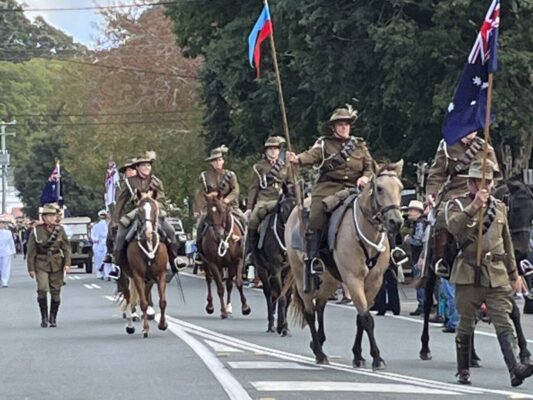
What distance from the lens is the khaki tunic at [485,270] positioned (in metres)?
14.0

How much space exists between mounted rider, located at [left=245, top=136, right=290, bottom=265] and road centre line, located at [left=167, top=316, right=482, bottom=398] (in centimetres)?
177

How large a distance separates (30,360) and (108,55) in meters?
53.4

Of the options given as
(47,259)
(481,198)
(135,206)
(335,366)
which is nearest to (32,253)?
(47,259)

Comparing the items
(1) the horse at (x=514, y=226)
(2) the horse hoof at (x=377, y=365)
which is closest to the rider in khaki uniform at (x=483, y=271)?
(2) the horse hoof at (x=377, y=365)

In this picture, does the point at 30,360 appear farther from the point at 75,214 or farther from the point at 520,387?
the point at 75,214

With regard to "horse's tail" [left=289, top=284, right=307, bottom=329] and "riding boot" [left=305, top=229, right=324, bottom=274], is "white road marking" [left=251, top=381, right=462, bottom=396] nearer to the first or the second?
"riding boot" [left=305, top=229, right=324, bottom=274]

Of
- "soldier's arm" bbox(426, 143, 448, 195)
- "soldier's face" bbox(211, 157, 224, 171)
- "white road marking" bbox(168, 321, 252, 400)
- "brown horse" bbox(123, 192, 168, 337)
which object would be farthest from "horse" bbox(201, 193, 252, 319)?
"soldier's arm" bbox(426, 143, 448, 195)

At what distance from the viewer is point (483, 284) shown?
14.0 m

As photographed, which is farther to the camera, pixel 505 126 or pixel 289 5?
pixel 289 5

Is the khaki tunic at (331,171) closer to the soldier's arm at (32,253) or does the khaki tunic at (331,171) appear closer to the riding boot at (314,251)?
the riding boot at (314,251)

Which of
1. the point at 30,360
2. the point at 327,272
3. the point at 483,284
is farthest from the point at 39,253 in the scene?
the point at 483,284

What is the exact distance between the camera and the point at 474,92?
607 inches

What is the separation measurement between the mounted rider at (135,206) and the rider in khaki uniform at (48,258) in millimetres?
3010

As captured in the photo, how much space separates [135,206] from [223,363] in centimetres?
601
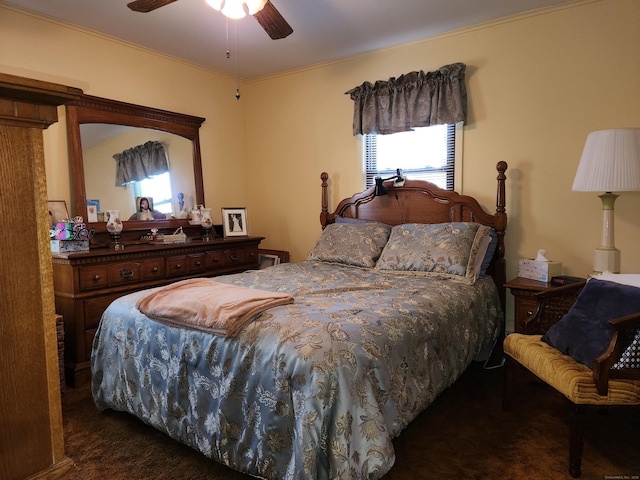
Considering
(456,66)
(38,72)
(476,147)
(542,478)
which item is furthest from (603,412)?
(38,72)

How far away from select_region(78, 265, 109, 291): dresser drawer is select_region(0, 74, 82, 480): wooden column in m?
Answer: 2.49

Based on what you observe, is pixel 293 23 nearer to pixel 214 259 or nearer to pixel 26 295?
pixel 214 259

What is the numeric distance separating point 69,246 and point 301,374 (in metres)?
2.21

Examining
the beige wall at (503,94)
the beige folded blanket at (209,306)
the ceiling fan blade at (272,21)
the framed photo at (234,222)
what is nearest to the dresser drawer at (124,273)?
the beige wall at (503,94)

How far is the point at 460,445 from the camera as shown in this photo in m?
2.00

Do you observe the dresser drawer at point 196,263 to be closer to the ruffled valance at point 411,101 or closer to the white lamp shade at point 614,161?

++++++++++

__The request__: Can you copy out the listing above verbatim, omitting the pictures?

__Exercise response__:
What distance from the lens is the khaki tunic at [485,270] positioned (in metres)?
14.0

How much space exists between mounted rider, located at [left=245, top=136, right=290, bottom=265] and road centre line, located at [left=167, top=316, right=482, bottom=398] (in centimetres)?
177

How large a distance separates (30,360) and (108,55) in meters?
53.4

Of the options given as
(47,259)
(481,198)
(135,206)
(335,366)
which is nearest to (32,253)?
(47,259)

Comparing the items
(1) the horse at (x=514, y=226)
(2) the horse hoof at (x=377, y=365)
which is closest to the rider in khaki uniform at (x=483, y=271)?
(2) the horse hoof at (x=377, y=365)

In this picture, does the point at 30,360 appear farther from the point at 75,214 or farther from the point at 520,387?
the point at 75,214

With regard to "horse's tail" [left=289, top=284, right=307, bottom=329] and "riding boot" [left=305, top=229, right=324, bottom=274], is "white road marking" [left=251, top=381, right=462, bottom=396] nearer to the first or the second?
"riding boot" [left=305, top=229, right=324, bottom=274]

Of
- "soldier's arm" bbox(426, 143, 448, 195)
- "soldier's face" bbox(211, 157, 224, 171)
- "white road marking" bbox(168, 321, 252, 400)
- "brown horse" bbox(123, 192, 168, 337)
which object would be farthest from "horse" bbox(201, 193, 252, 319)?
"soldier's arm" bbox(426, 143, 448, 195)

At what distance from the viewer is point (483, 284) shown?
14.0 m

As photographed, which is farther to the camera, pixel 505 126 or pixel 289 5?
pixel 289 5

Is the khaki tunic at (331,171) closer to the soldier's arm at (32,253) or does the khaki tunic at (331,171) appear closer to the riding boot at (314,251)?
the riding boot at (314,251)

Which of
1. the point at 30,360
2. the point at 327,272
3. the point at 483,284
is farthest from the point at 39,253 in the scene?
the point at 483,284

What is the exact distance between the camera and the point at 474,92?
607 inches

What is the separation measurement between the mounted rider at (135,206) and the rider in khaki uniform at (48,258) in millimetres?
3010

As captured in the photo, how much space separates [135,206] from [223,363] in centimetres?
601
Considering
(456,66)
(38,72)
(476,147)
(542,478)
which item is furthest from (603,412)?
(38,72)

How far away from select_region(78, 265, 109, 291): dresser drawer is select_region(0, 74, 82, 480): wooden column in m?
Answer: 2.49

Based on what you observe, is pixel 293 23 nearer to pixel 214 259 or nearer to pixel 26 295?
pixel 214 259

What is the numeric distance separating point 69,246 and point 301,374 (in metres)?
2.21

Examining
the beige wall at (503,94)
the beige folded blanket at (209,306)
the ceiling fan blade at (272,21)
the framed photo at (234,222)
what is nearest to the dresser drawer at (124,273)?
the beige wall at (503,94)

How far is the point at 460,445 from the camera as shown in this photo in m?
2.00

Do you observe the dresser drawer at point 196,263 to be closer to the ruffled valance at point 411,101 or closer to the white lamp shade at point 614,161?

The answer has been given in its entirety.